● **What you have to do**
Each of the entries below is to be written out exactly, and the images skipped.

● **Dataset extract**
━━━━

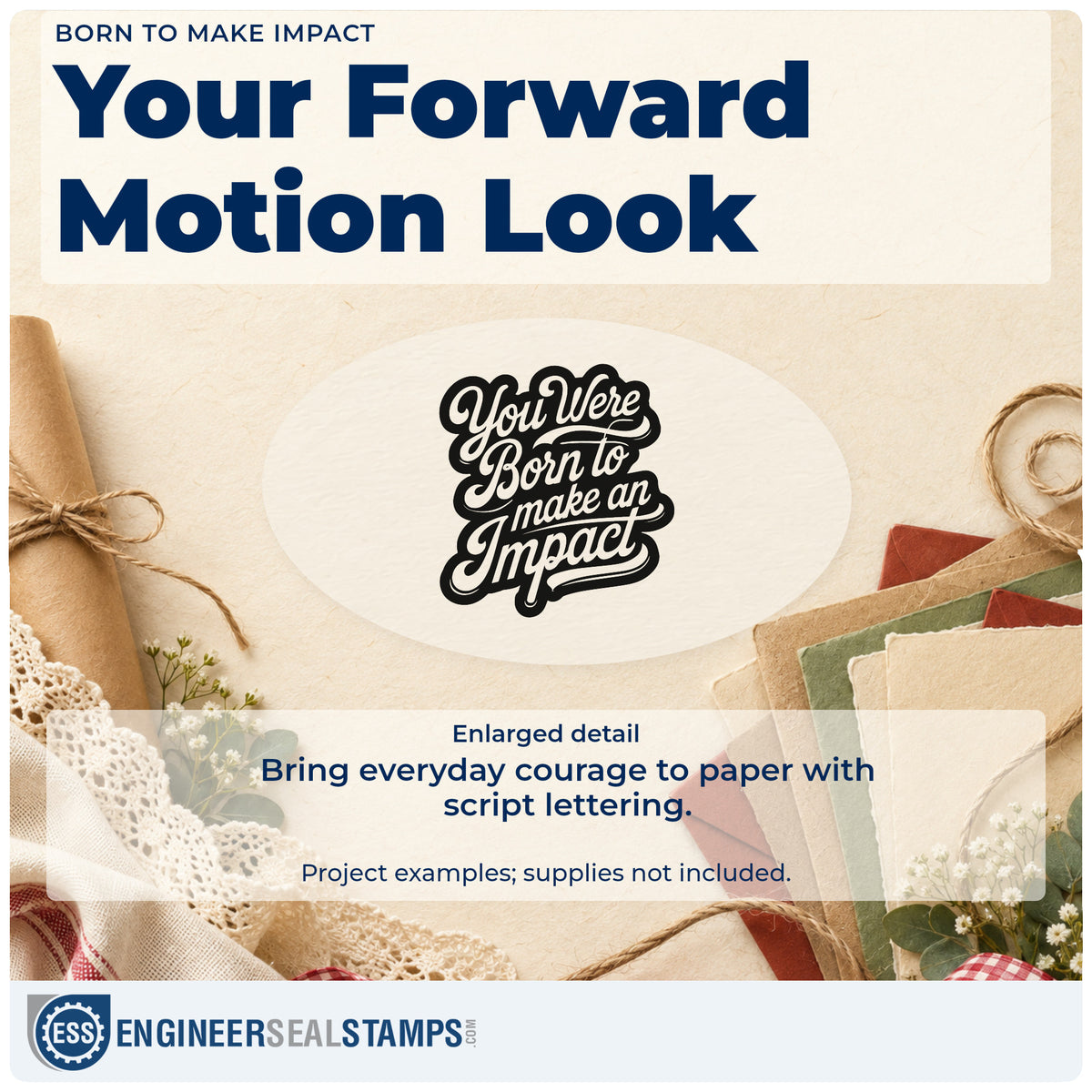 BORN TO MAKE IMPACT

Your Forward Motion Look

You Were Born to make an Impact

Enlarged detail

Bring everyday courage to paper with script lettering.

Project examples; supplies not included.

ESS ENGINEERSEALSTAMPS.COM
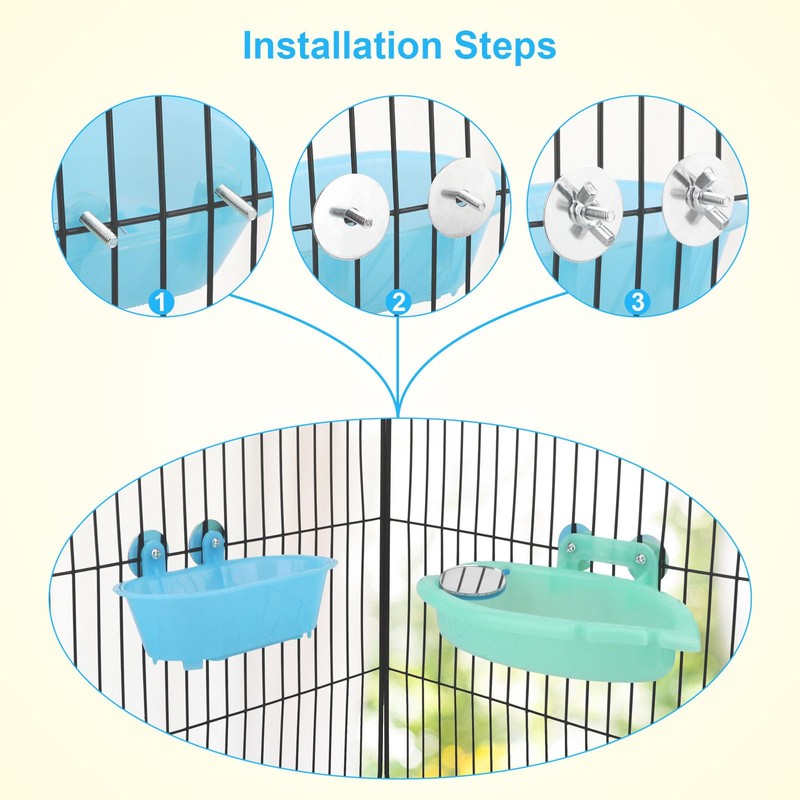 Installation Steps

1

2

3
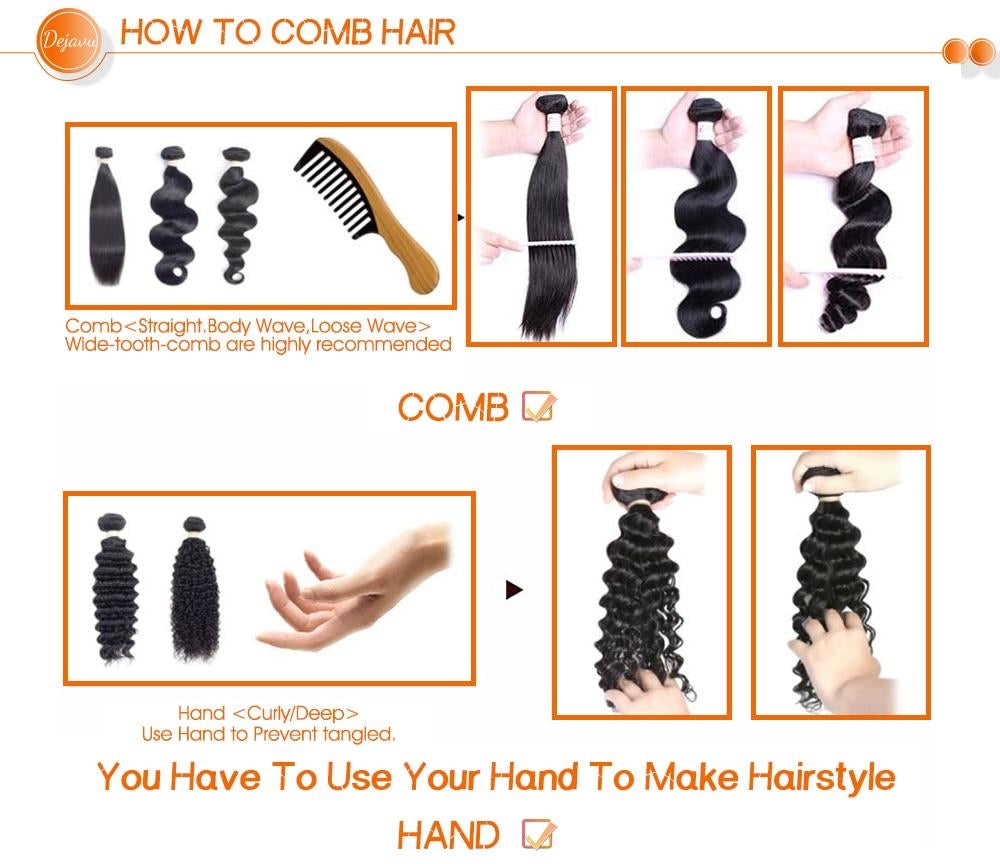 Dejavu

HOW TO COMB HAIR

Comb<Straight.Body Wave,Loose Wave>
Wide-tooth-comb are highly recommended

COMB

Hand <Curly/Deep>
Use Hand to Prevent tangled.

You Have To Use Your Hand To Make Hairstyle

HAND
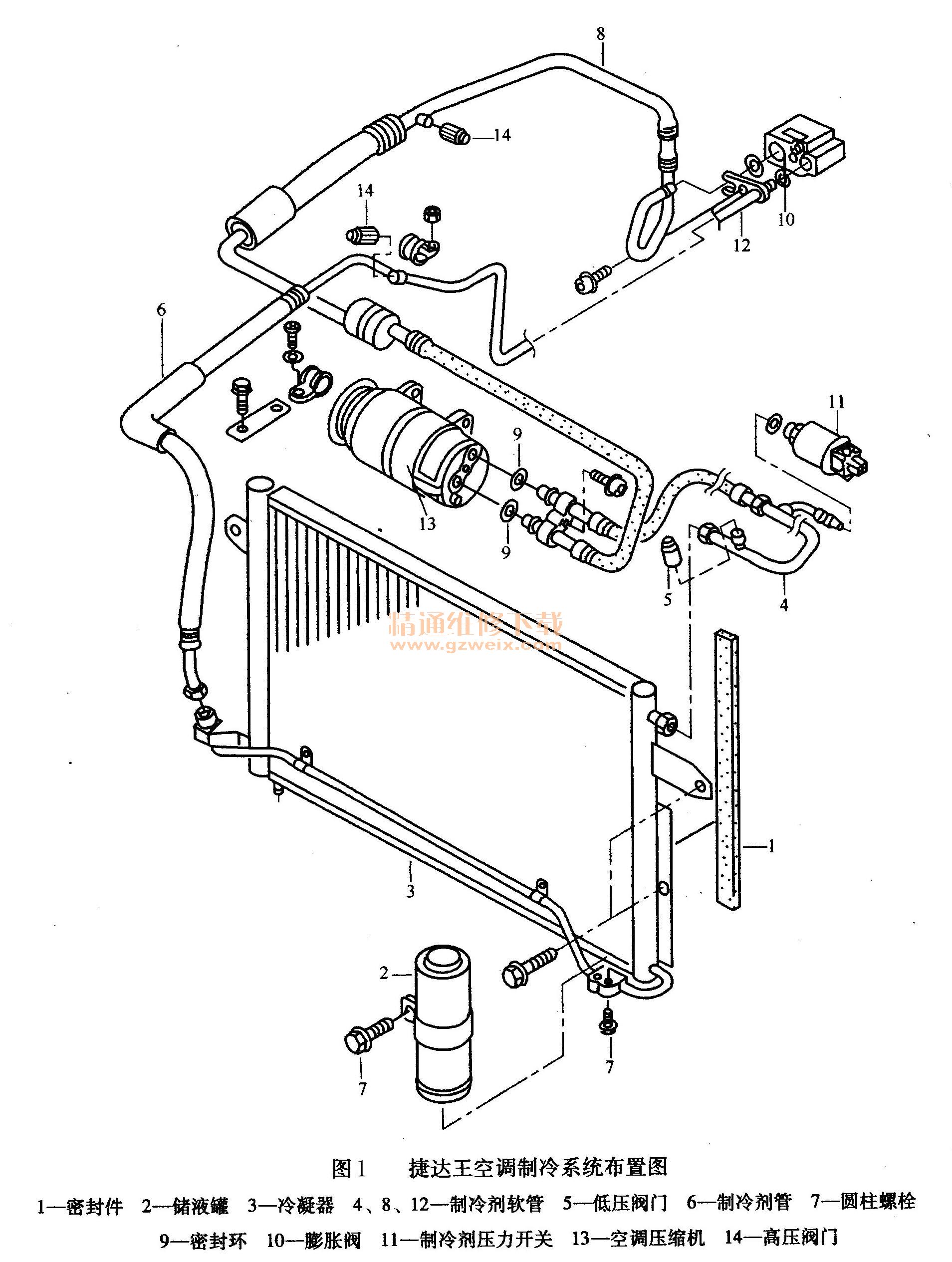 8

14

14

10

12

6

11

9

13

9

5

4

精通维修下载
www.gzweix.com

1

3

2

7

7

图1　捷达王空调制冷系统布置图

1—密封件　2—储液罐　3—冷凝器　4、8、12—制冷剂软管　5—低压阀门　6—制冷剂管　7—圆柱螺栓
9—密封环　10—膨胀阀　11—制冷剂压力开关　13—空调压缩机　14—高压阀门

━━━━

● **Exercise solution**
 BORN TO MAKE IMPACT

Your Forward Motion Look

You Were Born to make an Impact

Enlarged detail

Bring everyday courage to paper with script lettering.

Project examples; supplies not included.

ESS ENGINEERSEALSTAMPS.COM
 Installation Steps

1

2

3
 Dejavu

HOW TO COMB HAIR

Comb<Straight.Body Wave,Loose Wave>
Wide-tooth-comb are highly recommended

COMB

Hand <Curly/Deep>
Use Hand to Prevent tangled.

You Have To Use Your Hand To Make Hairstyle

HAND
 8

14

14

10

12

6

11

9

13

9

5

4

精通维修下载
www.gzweix.com

1

3

2

7

7

图1　捷达王空调制冷系统布置图

1—密封件　2—储液罐　3—冷凝器　4、8、12—制冷剂软管　5—低压阀门　6—制冷剂管　7—圆柱螺栓
9—密封环　10—膨胀阀　11—制冷剂压力开关　13—空调压缩机　14—高压阀门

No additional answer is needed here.